La tendresse attentionnée.


Mon chat noir a le regard franc, deux grands yeux jaunes-verts qui fixent intensément mes iris bleus lorsque je lui parle, un peu comme le fait un enfant face à son instituteur quand celui-ci lui raconte l'histoire de la chèvre de monsieur Seguin.
Il m'écoute, boit mes paroles et ce regard pénétrant est loin de laisser indifférent quiconque le regarde.
Mais mon chat noir n'aime pas les rivières qui coulent parfois des yeux les jours de tristesse. Assise sur  une chaise, la tête entre les mains, coudes appuyés sur la table, je sanglote sur l'injustice de la vie, c'est alors que mon chat noir arrive, s'assoit près de moi, pose délicatement une patte sur mon bras et m'appelle d'un petit « mbrrou » à peine murmuré, je lève la tête, tourne mes yeux vers lui, je lui dois bien ça et là je croise ce regard que jamais je n'oublierai. Dans ces yeux d'ambre on y lit comme dans un livre : « s'il te plaît, ne pleures plus », oui mais... je lui raconte ma peine, il insiste « mbrrou » en appuyant un peu plus la patte sur mon bras, on dirait presque qu'il va pleurer à son tour. Alors je lui souris, je sèche mes larmes, non pas parce que la tristesse s'est envolée mais pour faire plaisir à cet amour de chat attentionné. Il reste encore un moment, vérifiant que la pluie ne tombe plus et s'en va faire un tour à l'extérieur. Dix minutes plus tard il est de retour et sa toute première occupation est de venir près de moi, encore son « mmbbriou » plus interrogatif cette fois et les yeux dans les yeux nous nous promettons que je ne pleure plus et qu'il peut partir à ses occupations l'esprit serein.

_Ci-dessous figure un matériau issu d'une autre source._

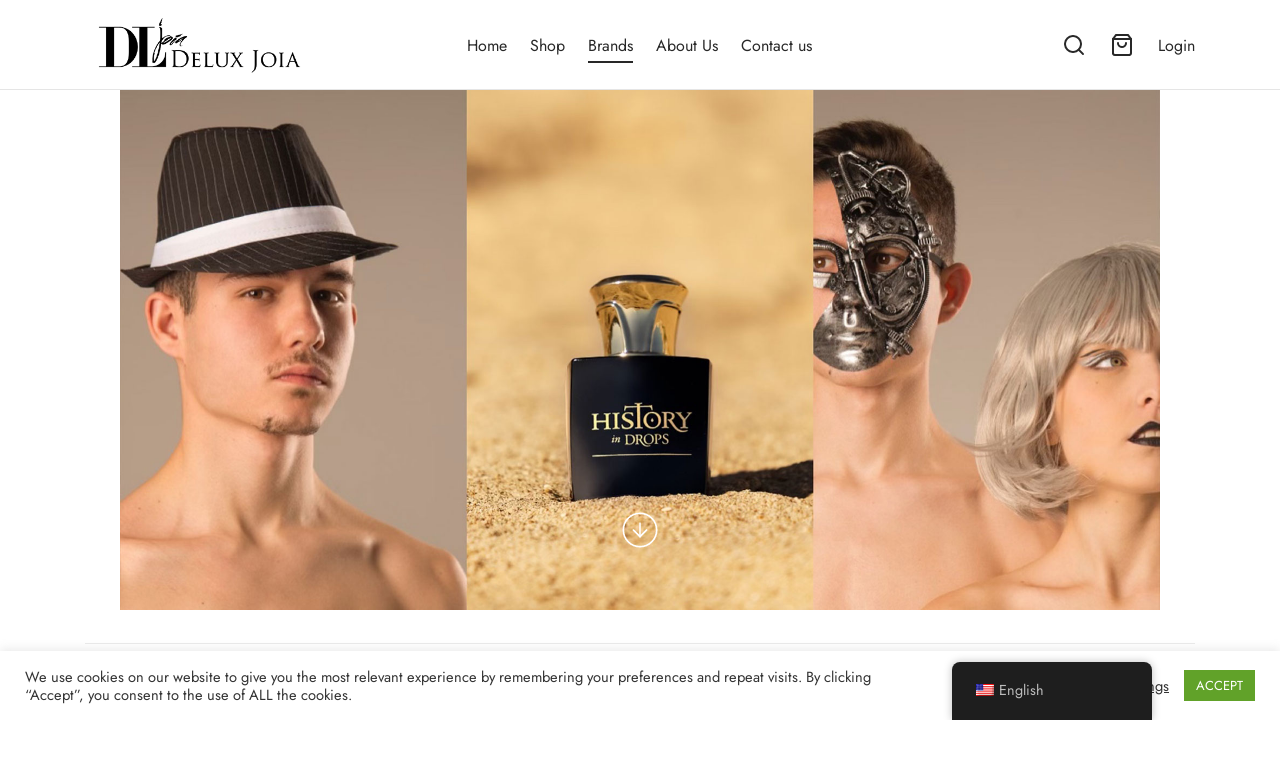

--- FILE ---
content_type: text/plain
request_url: https://www.google-analytics.com/j/collect?v=1&_v=j102&a=1141214237&t=pageview&_s=1&dl=https%3A%2F%2Fdeluxjoia.com%2Fhistory-in-drops%2F&ul=en-us%40posix&dt=History%20in%20Drops%20%E2%80%93%20Deluxjoia&sr=1280x720&vp=1280x720&_u=YEBAAEABAAAAACAAI~&jid=1963808859&gjid=629894185&cid=1492766788.1768990733&tid=UA-224052104-1&_gid=308418540.1768990733&_r=1&_slc=1&gtm=45He61g1n81W9WLJ88v861495951za200zd861495951&gcd=13l3l3l3l1l1&dma=0&tag_exp=103116026~103200004~104527906~104528500~104684208~104684211~105391253~115938466~115938468~116988316~117025847~117041587~117171315&z=1089886387
body_size: -450
content:
2,cG-K98BKJHT9S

Je n'ai jamais trouvé cette attention pleine de tendresse auprès d'aucun humain...

 

Une seule fois il fut la cause de ma peine. Prenant exemple sur Melle chat noir dont je vous parlerai plus loin, il rapporta un lapereau qu'il déposa à mes pieds dans le sous-sol de la maison. J'aime beaucoup les lapins et je ne tolère aucune chasse d'aucune sorte, alors vous imaginez ma déception, ma tristesse ! Lui, cet amour de chat, avoir fait une telle horreur ? Non ce n'était pas possible... et pourtant si. Je lui ai dit « mais qu'as-tu fait là malheureux ? Il est interdit de chasser les lapins, c'est comme pour les oiseaux, maman ne veut pas que tu tues !! »
Il courba l'échine, prit le lapin, alla le cacher sous la grande poubelle dans le garage et il disparut deux heures durant. A son retour il était tout penaud osant à peine me regarder. Je le pris dans mes bras, l'embrassais et lui demandais de ne plus jamais recommencer. Il ne récidiva jamais.